--- START OF Document text ---
Highlight of the day was the global launch of Enterprise Manager 11.  Well, the actual highlight was the elite DBA debate over whether to upgrade to 11g or not.  Nice job folks!  Anyway, back to EM – cool stuff, and going in an even cooler direction.  See lots more info at Oracle’s site.

The new EM promises to be extremely cool and useful.  Two tidbits that drew a lot of complaints from attendees:

1) Licenses that you already own may incur a new cost when upgrading, even if you have premium support.  The reason given for this was that a lot of work went into the products.

2) Phone home capabilities are getting more and more crucial to using EM effectively.  It can be turned off as in previous versions. Many people put their hand up and said, “There’s no way to implement this, my servers are not allowed to talk to the Internet, period.”

Oracle is trying to provide a complete stack mgmt tool with biz logic, phone home proactive monitoring, etc.  This is not the EM DBAs are used to, although the DBA bits remain largely the same or same-enhanced.  This is a top to bottom tool to manage the entire stack, right down to OS, SAN, and server buildout.  We already knew that EM could monitor Peoplesoft, but this is clearly an attempt to make it a tool that is perfectly tailored to managing your application, database, and OS/disk tiers.
--- END OF Document text ---
Task instructions —
**a)** In the post on the Enterprise Manager 11 launch, translate this sentence into French: "This is a top to bottom tool to manage the entire stack, right down to OS, SAN, and server buildout."
**b)** For each statement, say yes or no according to the post on the Enterprise Manager 11 launch, and quote the words that decide it. (i) The phone home capabilities in the new EM can be switched off. (ii) Premium support shields licenses you already own from any new cost when upgrading. (iii) The DBA parts of EM have been heavily reworked.
--- START OF Supplied information ---
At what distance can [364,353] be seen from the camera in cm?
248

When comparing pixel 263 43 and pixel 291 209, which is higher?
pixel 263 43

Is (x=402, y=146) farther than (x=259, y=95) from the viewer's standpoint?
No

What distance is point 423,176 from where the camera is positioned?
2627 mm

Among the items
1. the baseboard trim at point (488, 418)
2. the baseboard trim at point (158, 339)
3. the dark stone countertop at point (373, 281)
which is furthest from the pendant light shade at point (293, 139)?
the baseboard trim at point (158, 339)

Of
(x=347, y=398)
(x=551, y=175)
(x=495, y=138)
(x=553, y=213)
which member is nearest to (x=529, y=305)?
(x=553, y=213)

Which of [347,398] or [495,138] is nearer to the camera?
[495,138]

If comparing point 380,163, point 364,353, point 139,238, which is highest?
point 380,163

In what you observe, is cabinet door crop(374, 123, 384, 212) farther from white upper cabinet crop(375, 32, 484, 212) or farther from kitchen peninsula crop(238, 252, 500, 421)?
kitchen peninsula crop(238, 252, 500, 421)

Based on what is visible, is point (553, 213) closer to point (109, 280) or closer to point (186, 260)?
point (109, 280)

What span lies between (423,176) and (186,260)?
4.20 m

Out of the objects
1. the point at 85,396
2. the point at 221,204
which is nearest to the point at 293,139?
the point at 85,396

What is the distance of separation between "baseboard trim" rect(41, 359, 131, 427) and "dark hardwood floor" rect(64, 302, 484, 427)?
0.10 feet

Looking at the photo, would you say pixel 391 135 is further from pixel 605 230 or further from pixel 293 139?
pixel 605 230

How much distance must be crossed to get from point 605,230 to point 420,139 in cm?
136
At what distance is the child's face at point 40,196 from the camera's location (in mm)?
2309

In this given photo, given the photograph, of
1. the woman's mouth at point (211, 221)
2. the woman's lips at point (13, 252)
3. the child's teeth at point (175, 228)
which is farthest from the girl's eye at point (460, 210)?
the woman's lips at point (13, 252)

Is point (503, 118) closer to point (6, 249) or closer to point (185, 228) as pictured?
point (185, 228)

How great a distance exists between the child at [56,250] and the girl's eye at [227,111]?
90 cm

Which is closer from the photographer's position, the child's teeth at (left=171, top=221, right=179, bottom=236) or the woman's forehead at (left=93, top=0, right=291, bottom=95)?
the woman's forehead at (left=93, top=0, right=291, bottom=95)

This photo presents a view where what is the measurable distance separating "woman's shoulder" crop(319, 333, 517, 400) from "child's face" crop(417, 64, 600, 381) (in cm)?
--- END OF Supplied information ---
Responses —
**a)** Il s'agit d'un outil complet, de haut en bas, pour gérer toute la pile, jusqu'au système d'exploitation, au SAN et à la mise en place des serveurs.

**b)**
(i) Yes: "It can be turned off as in previous versions."
(ii) No: "Licenses that you already own may incur a new cost when upgrading, even if you have premium support."
(iii) No: "the DBA bits remain largely the same or same-enhanced."